Document passage:
━━━

On December 14, 1994, a Wisconsin court enforced the Virginia decree and required appellant to "forthwith and without delay place the child Raja E. Zahid into the actual and physical custody and control of Raja M. Zahid." 2 Rather than comply, appellant absconded with the child to California on December 24, 1994, and then to Colorado four days later. In March 1995, appellant was arrested in Colorado for the abduction of Raja Jr., and returned to Fairfax, Virginia for trial.

II. JURISDICTION

At the close of the Commonwealth's case, appellant moved to strike the evidence and argued inter alia that neither jurisdiction nor venue was properly laid in Fairfax, Virginia, because the place of the child's abduction was Wisconsin. The trial court denied the motion to strike and stated as follows:

The gravamen of [18.2-49.1] is not taking a child. I don't think the statute even uses the word taking a child or abduction. It says withholding a child. Withholding the child from the child's custodial parent. And the withholding is where the child's supposed to be and if the child is supposed to be here, this is where the offense occurs.

━━━

Data:
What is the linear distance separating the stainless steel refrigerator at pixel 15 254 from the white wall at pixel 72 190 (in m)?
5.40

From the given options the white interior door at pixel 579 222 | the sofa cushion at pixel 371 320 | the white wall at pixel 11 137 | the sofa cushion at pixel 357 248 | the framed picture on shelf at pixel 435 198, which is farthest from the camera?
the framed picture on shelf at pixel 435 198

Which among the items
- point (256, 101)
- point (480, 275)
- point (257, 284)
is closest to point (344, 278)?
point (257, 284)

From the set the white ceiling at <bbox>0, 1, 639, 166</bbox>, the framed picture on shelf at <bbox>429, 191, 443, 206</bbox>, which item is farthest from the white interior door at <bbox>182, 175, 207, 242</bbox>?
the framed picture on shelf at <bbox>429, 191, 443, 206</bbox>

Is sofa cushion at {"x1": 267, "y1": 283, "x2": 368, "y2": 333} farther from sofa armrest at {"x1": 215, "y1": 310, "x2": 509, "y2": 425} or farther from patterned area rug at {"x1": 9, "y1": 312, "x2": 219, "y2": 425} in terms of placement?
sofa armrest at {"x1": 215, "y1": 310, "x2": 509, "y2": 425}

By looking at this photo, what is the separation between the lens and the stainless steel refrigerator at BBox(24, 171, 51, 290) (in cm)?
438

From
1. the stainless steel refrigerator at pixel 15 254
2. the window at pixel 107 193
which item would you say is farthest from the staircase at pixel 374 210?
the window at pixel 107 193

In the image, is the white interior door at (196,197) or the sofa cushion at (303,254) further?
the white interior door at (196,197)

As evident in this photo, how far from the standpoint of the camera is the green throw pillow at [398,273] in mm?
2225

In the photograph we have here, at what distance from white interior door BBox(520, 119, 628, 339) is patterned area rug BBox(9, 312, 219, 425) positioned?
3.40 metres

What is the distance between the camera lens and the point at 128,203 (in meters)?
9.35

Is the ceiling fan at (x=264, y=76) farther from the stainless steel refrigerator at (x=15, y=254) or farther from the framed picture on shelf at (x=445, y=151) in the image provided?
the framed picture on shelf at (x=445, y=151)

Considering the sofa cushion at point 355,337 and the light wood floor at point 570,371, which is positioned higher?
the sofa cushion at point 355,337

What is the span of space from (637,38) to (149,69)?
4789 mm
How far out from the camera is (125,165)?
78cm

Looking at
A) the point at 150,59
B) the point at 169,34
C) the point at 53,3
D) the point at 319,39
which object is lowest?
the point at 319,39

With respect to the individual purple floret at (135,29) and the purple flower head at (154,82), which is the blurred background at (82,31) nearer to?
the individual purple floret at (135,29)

━━━

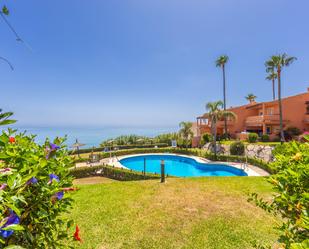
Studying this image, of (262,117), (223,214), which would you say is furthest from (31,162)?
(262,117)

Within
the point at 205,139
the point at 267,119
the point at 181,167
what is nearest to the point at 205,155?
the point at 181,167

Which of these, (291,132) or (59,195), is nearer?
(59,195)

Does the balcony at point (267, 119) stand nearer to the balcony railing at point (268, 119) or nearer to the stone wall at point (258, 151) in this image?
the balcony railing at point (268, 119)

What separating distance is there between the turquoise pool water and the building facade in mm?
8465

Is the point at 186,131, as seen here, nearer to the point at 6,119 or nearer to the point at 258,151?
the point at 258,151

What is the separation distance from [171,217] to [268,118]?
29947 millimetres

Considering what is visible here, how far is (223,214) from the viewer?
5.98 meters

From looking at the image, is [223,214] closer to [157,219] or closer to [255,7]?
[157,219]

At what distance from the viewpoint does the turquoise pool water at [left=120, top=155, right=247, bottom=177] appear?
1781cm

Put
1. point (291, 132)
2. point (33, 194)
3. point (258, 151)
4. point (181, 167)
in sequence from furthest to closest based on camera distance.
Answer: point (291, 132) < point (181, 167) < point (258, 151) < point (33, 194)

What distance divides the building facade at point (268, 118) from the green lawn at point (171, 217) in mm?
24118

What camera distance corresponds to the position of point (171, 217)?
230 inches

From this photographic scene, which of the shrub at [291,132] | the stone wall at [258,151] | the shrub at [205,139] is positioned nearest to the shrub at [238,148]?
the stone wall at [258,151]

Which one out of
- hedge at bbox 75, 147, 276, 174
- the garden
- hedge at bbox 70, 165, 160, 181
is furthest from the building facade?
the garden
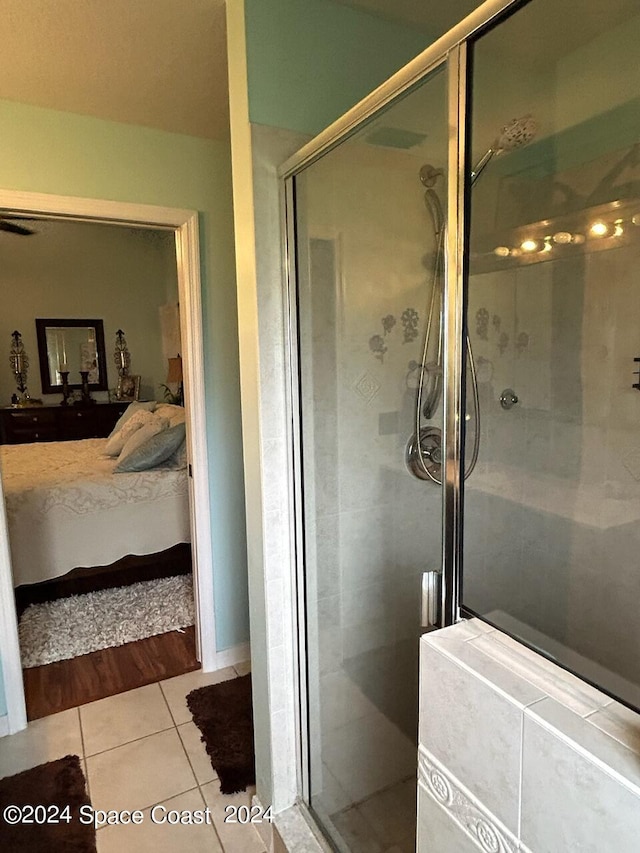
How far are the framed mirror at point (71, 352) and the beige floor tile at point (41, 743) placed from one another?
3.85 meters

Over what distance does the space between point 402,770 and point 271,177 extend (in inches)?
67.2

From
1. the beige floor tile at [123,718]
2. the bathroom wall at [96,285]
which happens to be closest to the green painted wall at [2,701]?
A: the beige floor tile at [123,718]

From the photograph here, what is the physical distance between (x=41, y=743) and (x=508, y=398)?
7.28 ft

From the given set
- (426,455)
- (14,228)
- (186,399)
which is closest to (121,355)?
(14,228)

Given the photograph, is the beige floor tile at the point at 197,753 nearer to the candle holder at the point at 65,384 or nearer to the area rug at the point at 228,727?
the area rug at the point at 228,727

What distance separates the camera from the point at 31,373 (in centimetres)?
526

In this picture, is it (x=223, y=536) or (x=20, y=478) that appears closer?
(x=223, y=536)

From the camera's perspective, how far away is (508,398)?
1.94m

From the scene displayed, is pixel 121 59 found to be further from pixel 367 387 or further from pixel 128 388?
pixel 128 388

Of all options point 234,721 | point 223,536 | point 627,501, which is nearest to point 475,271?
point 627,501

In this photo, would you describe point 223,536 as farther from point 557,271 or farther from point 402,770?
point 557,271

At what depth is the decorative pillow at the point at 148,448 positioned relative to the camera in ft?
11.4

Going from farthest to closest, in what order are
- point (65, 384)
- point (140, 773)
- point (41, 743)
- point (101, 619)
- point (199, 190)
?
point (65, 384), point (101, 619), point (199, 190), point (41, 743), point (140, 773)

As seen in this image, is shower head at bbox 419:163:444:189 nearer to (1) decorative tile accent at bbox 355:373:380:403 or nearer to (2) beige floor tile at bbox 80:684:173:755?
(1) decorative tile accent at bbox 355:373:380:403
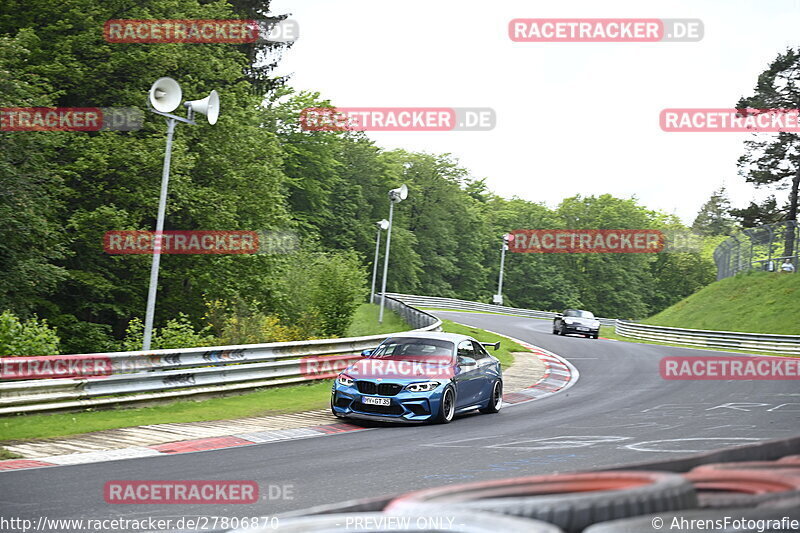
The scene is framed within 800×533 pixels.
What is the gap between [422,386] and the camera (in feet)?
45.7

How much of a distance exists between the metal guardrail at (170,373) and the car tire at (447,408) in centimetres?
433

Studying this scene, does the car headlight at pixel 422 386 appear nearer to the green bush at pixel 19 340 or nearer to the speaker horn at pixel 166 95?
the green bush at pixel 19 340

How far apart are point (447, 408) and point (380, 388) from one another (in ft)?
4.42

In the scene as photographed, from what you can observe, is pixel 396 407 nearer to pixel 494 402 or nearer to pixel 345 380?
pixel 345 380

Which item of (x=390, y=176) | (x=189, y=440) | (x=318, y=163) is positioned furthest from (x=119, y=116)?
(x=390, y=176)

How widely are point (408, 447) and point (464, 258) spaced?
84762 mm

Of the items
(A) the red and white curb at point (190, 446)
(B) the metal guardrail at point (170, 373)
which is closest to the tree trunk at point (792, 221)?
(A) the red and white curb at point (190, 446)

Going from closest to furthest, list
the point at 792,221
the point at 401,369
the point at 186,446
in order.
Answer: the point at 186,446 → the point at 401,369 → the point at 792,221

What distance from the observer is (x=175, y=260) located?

━━━

Given exercise A: In the court opinion excerpt, which two states did the appellant flee to with the child after the Wisconsin ruling?
Given exercise B: Please update the court opinion excerpt from the words "The gravamen of" through "the offense occurs.", swapping "custodial parent" for "lawful custodian".
Given exercise C: Write the next part of the court opinion excerpt, picking up after its final sentence.

Written answer A: California, then Colorado.

Written answer B:
The gravamen of [18.2-49.1] is not taking a child. I don't think the statute even uses the word taking a child or abduction. It says withholding a child. Withholding the child from the child's lawful custodian. And the withholding is where the child's supposed to be and if the child is supposed to be here, this is where the offense occurs.

Written answer C:
* * * * * *

[What makes 18.2-49.1 a felony] is that the child is withheld outside the Commonwealth. But the Commonwealth is where the child was supposed to be and that's the gravamen of the offense. Both jurisdiction and venue are here because this is where the parent lived.

(Emphasis added).

At the close of all the evidence, the court denied the renewed motion to strike by appellant's counsel and additionally found as follows:

I didn't hear any reason why [appellant] went to California or Colorado except to withhold the child ... in violation of the [c]ourt [o]rder. She violated not one, but two [o]rders. There was an [o]rder in Virginia and there was one in Wisconsin. The Wisconsin [o]rder was issued after the events that she says occurred, that she says gave her reason to fear that her husband would take the child to Pakistan had occurred. So, whatever those issues were could and should have been raised in the Wisconsin hearing.

[S]he got an [o]rder from Wisconsin saying take the child back--give the child back, and she violated that [o]rder as well as the Virginia [o]rder. She knew of the two [o]rders. She intentionally withheld the child without legal excuse. So, it was wrongful.

The violation of the [c]ourt [o]rders was clear and significant. This is the very type of behavior that the statute is designed to prevent. There may be a whole lot of social policy reasons why this ought not to be a felony, but I don't do social policy; I do law. And she violated the law and I find her guilty.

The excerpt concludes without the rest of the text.